Onlar birbiriyle yarışırlar, kendisini “en beğendiren”  ya da o güçlerin en beğendiği parti iktidar olmaya hak kazanır.

***

Diyelim ki o tek kutuplu dünyanın düzeni teklemeye başladı.
Diyelim ki bölge dizayn edilirken işler arabın saçına döndü de oradaki insanlar tepki vermeye başladılar.
Diyelim ki uluslararası sermaye havanın bozduğunu erken anladı ve kendi sakin limanlarına çekilmekten yana tavır almaya başladı;  sıcak para bile bu bölgeye artık “soğuk” bakıyor, aman sakata gelmeyelim diyor.
Diyelim ki kapılarınızı ardına kadar açtığınız yabancı sermaye iç piyasanızda öyle bir yıkım yaptı ki oyuna muhtaç olduğunuz işçi, işsiz, çiftçi, esnaf, sanayici “illallah” diyor. “Sahavetin endazesi (Cömertliğin ölçüsü) olmaz” dercesine ekonomiyi dışarıya açalım derken ölçüyü fazla kaçırdığınızı ve yanlışlıkla “dışarıyı içeriye açtığınızı” anladınız.

Diyelim ki artık satacak bir şeyiniz de kalmadığı için etrafınızda dolaşıp kur yapanlar azaldı.

Diyelim ki bir zamanlar peşinizden “kömür, makarna” diye koşanlar artık bunu kanıksadı ve bunları sosyal devletin verdiği hak olarak görmeye başladı.  Yardımın sağladığı prim eskisi kadar etkili değil.

Diyelim ki dünyada herkesin geçici olduğunu düşünüp kriz sandığı, aslında yeni bir denge noktasına doğru “kayma” başladı ve herkes kendi açığını kapatma, içeride kendi halkına dert anlatma peşinde.
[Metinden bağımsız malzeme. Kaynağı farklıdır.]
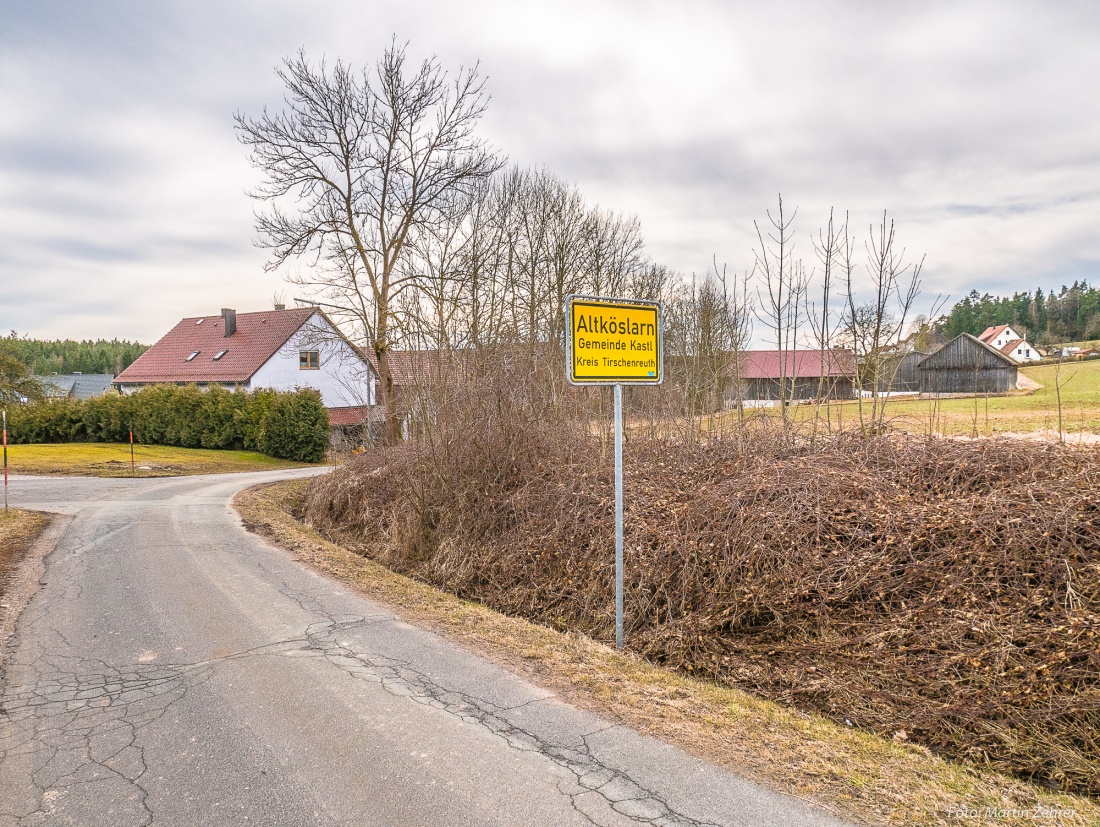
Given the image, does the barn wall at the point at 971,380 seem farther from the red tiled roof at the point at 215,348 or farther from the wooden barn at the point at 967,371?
the red tiled roof at the point at 215,348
Ülkeler hafiften kendi içlerine kapanmaktalar.

İşte o zaman yukarıda sözünü ettiğimiz rüzgârlar kesilir ve hatta ters yönden esmeye başlamaz mı?

Hah işte o zaman muhalefet partilerine şans doğar diyeceksiniz değil mi?
Evet ama kime?
Ben bu piyasacılık işini şimdiki iktidardan daha iyi yaparım diyene mi? yoksa artık farklı esen rüzgarı arkasına alabilen, yeni durumu kavramış ve (B) planıyla birlikte bunu kavramış kadrolarını da vaktinde hazırlamış olan partilere mi?

***
Bu günlerde üst üste çıkan iki haber bize sözünü ettiğimiz rüzgârların tersine esmeğe başladığını gösteriyor:
Birincisi, Avrupa’nın “Ekonomik İşbirliği ve Kalkınma Örgütü (OECD), eylül ayında bileşik öncü göstergelerin örgüte üye ülkelerin çoğunda ekonomik faaliyetlerde yavaşlamanın devam ettiğini gösterdiğini bildirdi.

İkincisi, Avrupa’nın en kuvvetli ekonomisi ile ilgili:
Merkel genel başkanlığını yaptığı Hristiyan Demokrat Birlik Partisinin (CDU) Leipzig kentinde düzenlediği parti kurultayında yaptığı konuşmada, her neslin politik güçlükleri bulunduğuna işaret ederek, şu anki jenerasyonun tarihi bir sınamayla karşı karşıya olduğunu vurguladı.
Avrupa'nın, borç kriziyle birlikte İkinci Dünya Savaşı'ndan bu yana en zor zamanlardan birini geçirdiğini vurgulayan Merkel, euronun korunması için her türlü çabanın harcanması gerektiğine dikkat çekti.
“Sorumluluklarımız sınırlarımızla sınırlı değil” diyen Merkel, euronun başarısız olması durumunda Avrupa'nın da başarısız olacağını ifade etti.”


Ne dersiniz?

Sizce de bundan sonraki iktidarın yolu, şimdikinin (A) planına karşılık, bizim de A1, A2 planlarımız var diye, -şansı giderek azalan- mevcut uygulamaların değişik versiyonlarını pazarlamaktan mı, yoksa değişen rüzgarı da arkaya alarak uygun ve gerçekçi bir (B) planına çalışmaktan mı geçecek?